Mit SumUp können Händler Debit- und Kreditkartenzahlungen einschließlich V Pay, Visa, Maestro, Mastercard, American Express, Google Pay und Apple Pay[28] mit ihrem Smartphone oder Tablet akzeptieren. Europäische Zahlungsdienstleister sind nicht zugelassen.
SumUp stellt den Händlern einen Kartenleser zur Verfügung. Mit „SumUp Point of Sale“[29][30] bietet man zusätzlich eine Plug-&-Play-Anwendung mit Zugang zu einem Kassensystem. Für seine Leistungen berechnet das Unternehmen eine Provision, bei Debitkarten ca. 1 % und Kreditkarten ca. 2 % – je nach Einsatzland leicht unterschiedlich.
Lizenzen und Zertifizierungen

Neben der Autorisierung durch die britische Financial Conduct Authority (FCA) als Zahlungsinstitut (Lizenznummer 900700)[31] hat SumUp im August 2019 eine Lizenz als E-Geld-Institut von der litauischen Zentralbank erhalten.[32]
SumUp ist Paylife, Mastercard und Visa (EMV) sowie PCI-DSS zertifiziert.
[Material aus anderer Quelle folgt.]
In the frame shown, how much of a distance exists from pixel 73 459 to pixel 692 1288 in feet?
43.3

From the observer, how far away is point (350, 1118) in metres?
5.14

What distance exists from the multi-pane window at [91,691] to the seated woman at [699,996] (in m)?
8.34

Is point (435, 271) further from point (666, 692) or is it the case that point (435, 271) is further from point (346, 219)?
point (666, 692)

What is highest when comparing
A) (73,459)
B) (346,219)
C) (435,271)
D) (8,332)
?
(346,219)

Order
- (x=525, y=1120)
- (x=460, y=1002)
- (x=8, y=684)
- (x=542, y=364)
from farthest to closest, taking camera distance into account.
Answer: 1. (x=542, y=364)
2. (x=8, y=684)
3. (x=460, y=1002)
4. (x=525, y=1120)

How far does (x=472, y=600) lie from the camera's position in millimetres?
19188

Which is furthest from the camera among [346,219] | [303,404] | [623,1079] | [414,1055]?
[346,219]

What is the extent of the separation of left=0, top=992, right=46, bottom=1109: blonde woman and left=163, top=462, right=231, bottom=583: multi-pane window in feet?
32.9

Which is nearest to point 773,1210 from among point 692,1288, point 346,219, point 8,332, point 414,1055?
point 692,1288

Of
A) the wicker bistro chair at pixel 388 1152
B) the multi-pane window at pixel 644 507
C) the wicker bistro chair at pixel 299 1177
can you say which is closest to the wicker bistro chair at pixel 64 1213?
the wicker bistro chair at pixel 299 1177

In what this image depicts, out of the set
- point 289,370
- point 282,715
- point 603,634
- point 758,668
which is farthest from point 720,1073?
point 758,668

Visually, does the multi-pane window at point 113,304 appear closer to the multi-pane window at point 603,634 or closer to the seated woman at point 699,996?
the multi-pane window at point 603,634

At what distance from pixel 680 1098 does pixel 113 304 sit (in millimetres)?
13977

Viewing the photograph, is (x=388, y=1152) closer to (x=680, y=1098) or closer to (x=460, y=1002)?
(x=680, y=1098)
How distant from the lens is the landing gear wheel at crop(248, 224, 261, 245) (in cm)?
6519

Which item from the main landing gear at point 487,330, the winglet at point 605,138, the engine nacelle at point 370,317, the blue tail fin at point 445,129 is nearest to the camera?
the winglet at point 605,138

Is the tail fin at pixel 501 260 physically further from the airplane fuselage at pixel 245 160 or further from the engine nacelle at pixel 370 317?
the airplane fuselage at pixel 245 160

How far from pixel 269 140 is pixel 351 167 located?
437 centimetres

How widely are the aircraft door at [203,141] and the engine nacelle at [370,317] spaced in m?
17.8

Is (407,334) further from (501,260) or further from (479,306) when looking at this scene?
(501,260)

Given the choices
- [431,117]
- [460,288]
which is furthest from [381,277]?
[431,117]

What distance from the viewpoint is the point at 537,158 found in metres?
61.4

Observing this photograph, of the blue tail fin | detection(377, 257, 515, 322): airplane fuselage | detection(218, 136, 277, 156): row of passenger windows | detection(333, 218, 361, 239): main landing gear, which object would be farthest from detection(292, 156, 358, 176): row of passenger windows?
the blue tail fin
Damit entspricht SumUp den üblichen Sicherheitsstandards für Kartenzahlungen. Das kontaktlose Kartenterminal des Unternehmens besitzt die folgenden Zertifizierungen:
- PCI PTS V3.0 Certified, SRED
- EMV Level 1 & Level 2
- Mastercard TQM
- Mastercard TIP, Visa ADVT
- Visa Ready[33]
Standorte
SumUp ist in mehr als 30 Ländern tätig. Im August 2012 startete das Unternehmen in Deutschland, Österreich, England und Irland. Im November 2012 folgten Italien, Spanien und die Niederlande.[34] Einen Monat später, im Dezember 2012, expandierte SumUp nach Frankreich, Belgien und Portugal.[35] Im November 2013 expandierte SumUp nach Brasilien.[36][37] Seit Mai 2014 hat SumUp auch einen Geschäftsbetrieb in Polen und der Schweiz.[38][39] Im September 2015 folgte Schweden.[40][41] Seit Oktober 2016 bietet das Unternehmen seine Dienstleistungen in den USA an.[42][43]
Im August 2017 kündigte das Unternehmen an, in 15 weitere Länder zu expandieren, unter anderem nach Finnland und Norwegen.[44] Als erstes österreichisches Finanzinstitut ist Anfang 2019 die Volksbank Gruppe in den Vertrieb mit den Kartenterminals eingestiegen.[45]